Tra immagini frammentate allo specchio e primi piani, Emerald Fennell manipola Oliver sin da subito, mostrando una progressiva evoluzione tanto psicologica quanto fisiognomica del personaggio. Come a dimostrare una massima della politica nostrana per cui “il potere logora chi non ce l’ha“. E non aggiungiamo altro onde evitare spoiler.
Un ribaltamento di forma e stile che ci introduce in una storia morbosa, un dramma torbido fatto di sesso e manipolazioni, verso un unico obiettivo, che non specificheremo per i motivi di cui sopra. Basti sapere che Saltburn ci racconta una storia dove di fatto viene messa a nudo la borghesia, con tutte le sue incertezze e le sue facciate da mantenere sempre pulite e intonse.
Oliver diventa quindi un simbolo di distruzione e decostruzione sociale, dove come una cellula cancerogena inizia a far crollare ogni certezza in maniera subdola. Un corpo estraneo e dannoso che riesce però al tempo stesso a mostrarsi indispensabile e imprescindibile per la famigliola istituzionalizzata borghese. Che pezzo dopo pezzo, verrà distrutta.

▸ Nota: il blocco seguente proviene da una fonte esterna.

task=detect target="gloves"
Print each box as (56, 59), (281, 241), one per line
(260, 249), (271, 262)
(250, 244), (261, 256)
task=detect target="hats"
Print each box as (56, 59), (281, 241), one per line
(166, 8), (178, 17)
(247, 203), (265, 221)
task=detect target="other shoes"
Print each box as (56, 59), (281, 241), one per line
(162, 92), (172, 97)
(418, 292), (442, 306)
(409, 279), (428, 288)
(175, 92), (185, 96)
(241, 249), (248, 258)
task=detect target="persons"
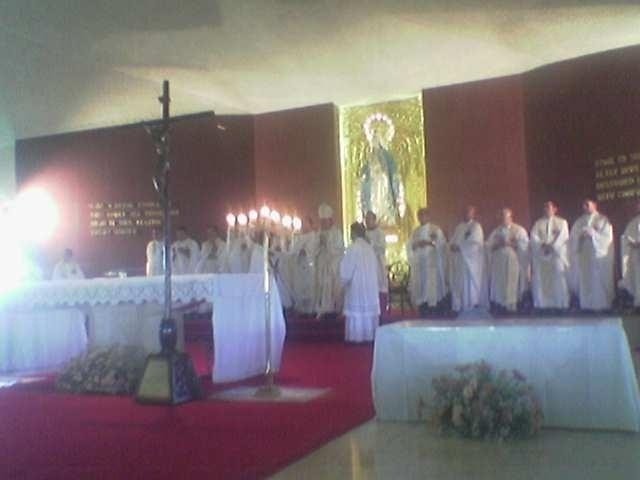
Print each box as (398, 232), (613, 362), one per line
(361, 210), (391, 326)
(485, 206), (535, 315)
(444, 204), (489, 321)
(619, 210), (640, 312)
(144, 201), (346, 331)
(335, 220), (383, 348)
(526, 196), (576, 319)
(565, 192), (618, 317)
(51, 247), (86, 282)
(403, 205), (452, 320)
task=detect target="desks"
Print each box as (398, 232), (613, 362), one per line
(373, 316), (640, 432)
(0, 274), (285, 384)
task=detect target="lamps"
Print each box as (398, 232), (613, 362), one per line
(227, 206), (304, 397)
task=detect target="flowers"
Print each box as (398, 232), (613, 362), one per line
(56, 340), (155, 395)
(416, 357), (544, 441)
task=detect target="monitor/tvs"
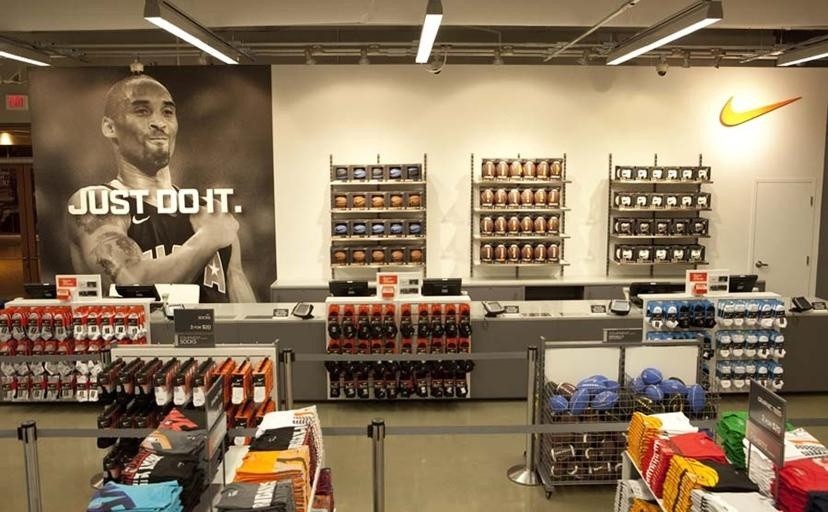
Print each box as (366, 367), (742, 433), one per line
(329, 280), (370, 296)
(116, 283), (159, 298)
(25, 282), (54, 297)
(423, 278), (461, 295)
(729, 275), (757, 293)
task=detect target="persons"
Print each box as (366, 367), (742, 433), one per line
(64, 74), (258, 302)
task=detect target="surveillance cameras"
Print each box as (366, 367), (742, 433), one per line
(131, 63), (144, 75)
(657, 63), (669, 76)
(432, 61), (443, 74)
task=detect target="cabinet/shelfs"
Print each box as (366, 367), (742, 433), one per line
(715, 296), (784, 395)
(398, 299), (473, 399)
(0, 156), (42, 304)
(645, 296), (715, 395)
(326, 300), (398, 401)
(77, 302), (149, 403)
(326, 150), (431, 276)
(3, 305), (76, 409)
(604, 153), (716, 277)
(468, 151), (571, 277)
(616, 423), (828, 510)
(97, 343), (278, 451)
(93, 444), (333, 511)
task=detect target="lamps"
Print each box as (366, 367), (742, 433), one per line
(1, 36), (60, 72)
(777, 33), (827, 69)
(604, 1), (725, 68)
(414, 1), (447, 66)
(142, 1), (257, 69)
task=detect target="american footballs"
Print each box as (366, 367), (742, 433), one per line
(542, 369), (715, 478)
(481, 188), (560, 204)
(335, 225), (421, 233)
(480, 216), (559, 232)
(335, 250), (422, 261)
(335, 196), (419, 207)
(337, 168), (418, 178)
(480, 244), (559, 259)
(483, 161), (561, 176)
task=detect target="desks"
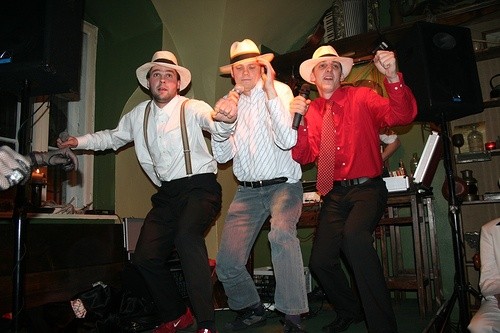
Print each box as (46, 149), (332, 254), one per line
(245, 191), (442, 321)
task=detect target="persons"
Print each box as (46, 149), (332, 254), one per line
(57, 50), (238, 333)
(211, 38), (310, 333)
(289, 45), (417, 333)
(379, 133), (401, 168)
(0, 145), (78, 190)
(468, 217), (500, 333)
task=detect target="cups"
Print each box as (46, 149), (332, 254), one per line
(463, 192), (477, 202)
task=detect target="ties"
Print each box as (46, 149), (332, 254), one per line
(316, 100), (335, 196)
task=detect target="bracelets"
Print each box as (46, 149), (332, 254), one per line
(29, 151), (40, 167)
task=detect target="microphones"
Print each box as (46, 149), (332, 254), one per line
(292, 84), (311, 131)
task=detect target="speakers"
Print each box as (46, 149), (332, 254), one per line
(393, 22), (484, 123)
(0, 0), (85, 102)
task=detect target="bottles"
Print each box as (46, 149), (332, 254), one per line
(478, 191), (500, 201)
(467, 126), (484, 152)
(399, 152), (420, 175)
(460, 169), (477, 194)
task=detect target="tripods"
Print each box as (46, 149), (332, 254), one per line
(421, 122), (482, 333)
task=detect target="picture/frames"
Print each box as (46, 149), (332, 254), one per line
(481, 28), (500, 48)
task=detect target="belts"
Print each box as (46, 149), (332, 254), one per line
(237, 177), (288, 190)
(332, 177), (367, 185)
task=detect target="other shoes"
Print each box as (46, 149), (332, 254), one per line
(195, 320), (217, 333)
(320, 312), (352, 333)
(280, 314), (304, 333)
(231, 305), (267, 331)
(152, 306), (194, 333)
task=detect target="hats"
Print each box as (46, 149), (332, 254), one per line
(219, 39), (274, 74)
(136, 51), (191, 91)
(299, 46), (354, 85)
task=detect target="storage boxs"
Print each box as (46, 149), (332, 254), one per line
(252, 266), (312, 302)
(381, 130), (443, 194)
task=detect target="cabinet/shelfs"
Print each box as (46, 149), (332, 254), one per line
(428, 0), (500, 319)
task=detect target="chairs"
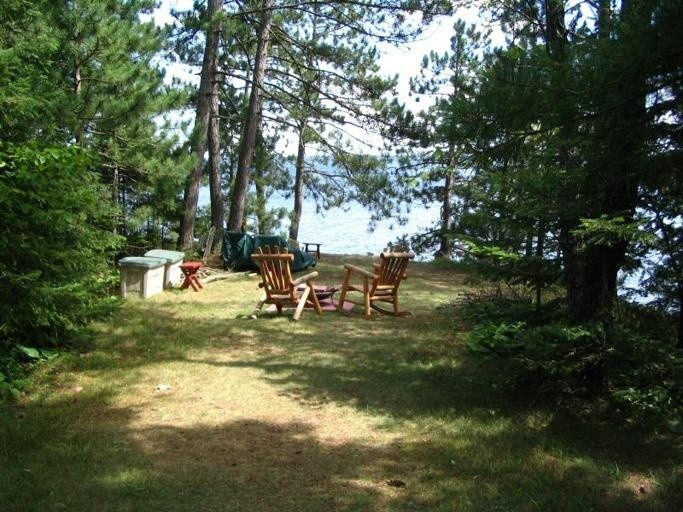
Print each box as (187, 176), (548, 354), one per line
(337, 250), (416, 322)
(250, 244), (322, 323)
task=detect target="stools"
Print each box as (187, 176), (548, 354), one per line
(302, 243), (323, 259)
(178, 261), (204, 292)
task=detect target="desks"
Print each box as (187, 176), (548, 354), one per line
(297, 284), (339, 305)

Emerald Fennell attinge quindi da immaginari ben saldi con una certa consapevolezza, regalando loro un taglio visivo più contemporaneo, fatto di luci al neon e sequenze provocatorie che susciteranno egualmente indignazione ed entusiasmi di vario genere. Sono infatti molte le sequenze dove la camera della regista indugia con primi piani, tra liquido seminale e sangue mestruale, e dove l’impatto è altissimo.

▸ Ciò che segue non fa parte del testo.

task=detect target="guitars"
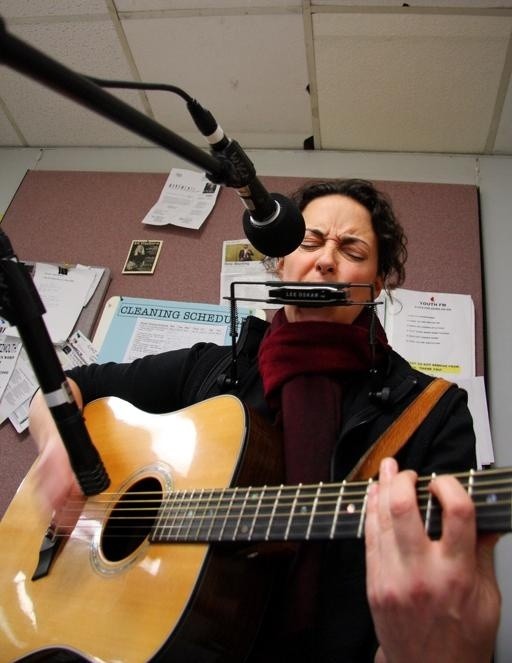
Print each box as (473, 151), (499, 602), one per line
(0, 396), (511, 663)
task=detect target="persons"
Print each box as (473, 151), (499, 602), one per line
(239, 244), (254, 261)
(23, 180), (502, 662)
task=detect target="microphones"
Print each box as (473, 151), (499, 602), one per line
(186, 97), (306, 258)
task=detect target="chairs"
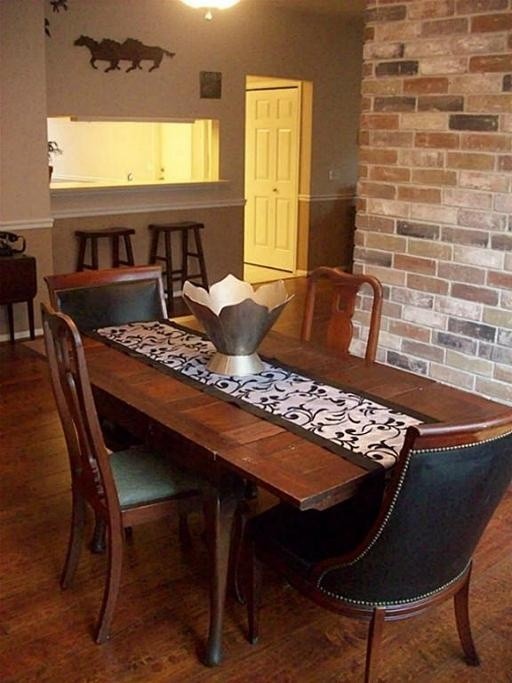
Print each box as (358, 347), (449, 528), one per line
(300, 268), (382, 361)
(44, 265), (207, 535)
(39, 300), (250, 646)
(243, 411), (512, 682)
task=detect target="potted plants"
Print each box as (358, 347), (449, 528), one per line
(48, 138), (61, 186)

L’erotismo dunque assume una forma diversa dal consueto, quasi malata, divenendo anch’esso strumento di manipolazione per il nostro amato/odiato Barry Keoghan. Tutti i tabù, come quello dell’omosessualità e del ciclo mestruale, vengono quindi lanciati in aria, deflagrati dalla bomba-Oliver, che di fatto distrugge una doppia istituzione: quella borghese e quella familiare.
Esattamente come accadde già ne Il Sacrificio Del Cervo Sacro, film di Yorgos Lanthimos, Barry Keoghan riprende un ruolo quantomai affine a quello affibbiatogli dal regista greco, ma con una certa consapevolezza in più, e incontrando un contesto analogo al Parasite di Bong Joon-ho. Ma se il film premio Oscar si concludeva con un’inaspettata mattanza, Saltburn ci mostrerà sul finale un momento che difficilmente vi scorderete.

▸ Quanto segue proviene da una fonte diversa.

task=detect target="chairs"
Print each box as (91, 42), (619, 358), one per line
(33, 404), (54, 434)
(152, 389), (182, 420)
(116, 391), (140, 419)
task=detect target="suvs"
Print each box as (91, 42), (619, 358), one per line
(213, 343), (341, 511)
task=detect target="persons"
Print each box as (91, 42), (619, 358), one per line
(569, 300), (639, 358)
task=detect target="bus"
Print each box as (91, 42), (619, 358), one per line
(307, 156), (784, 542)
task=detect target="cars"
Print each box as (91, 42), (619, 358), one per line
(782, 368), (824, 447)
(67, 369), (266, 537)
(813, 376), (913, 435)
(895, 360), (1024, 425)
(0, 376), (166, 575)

C’è un grande “però” che ahi noi attanaglia il film, ed è proprio il finale. In maniera del tutto non necessaria, Saltburn decide di argomentarci per filo e per segno ciò che si era già ampiamente capito sin dalle prime battute del film. E anche lo spettatore più distratto, seguendo ragionamenti lombrosiani, avrebbe potuto ampiamente pensare che le vicende con Barry Keoghan protagonista, non possono che altro vederlo coinvolto in qualche maniera.
Una pecca che coincide con un grandissimo scivolone e che rende il film da molto interessante ad appena sufficiente, sebbene la chiusura con il balletto nudo del protagonista, come una danza appartenente ad un rito primordiale, sia il perfetto punto finale del film. Chiaro è che non parliamo di occasioni mancate o altro, nonostante il noioso spiegone.
Saltburn resta comunque un film che ha la capacità di toccare lo spettatore, cosa non così banale nel cinema di rapido uso e consumo a cui assistiamo oggigiorno. E cosa ancora più importante, ci mostra un film capace di coniugare quasi alla perfezione un certo tipo di cinema prettamente commerciale e accomodante ad un altro diametralmente opposto.
Un cinema che per l’appunto è capace di lanciare provocazioni, decostruendo tutto ciò che ci circonda, devastando istituzioni e consuetudini malsane e lasciando sensazioni non sempre gradevoli nello spettatore e soprattutto domande. Una capacità , questa, che di fatto ci mostra come Emeral Fennell rispecchi a pieno il titolo del suo primo film: una giovane e promettente donna (regista).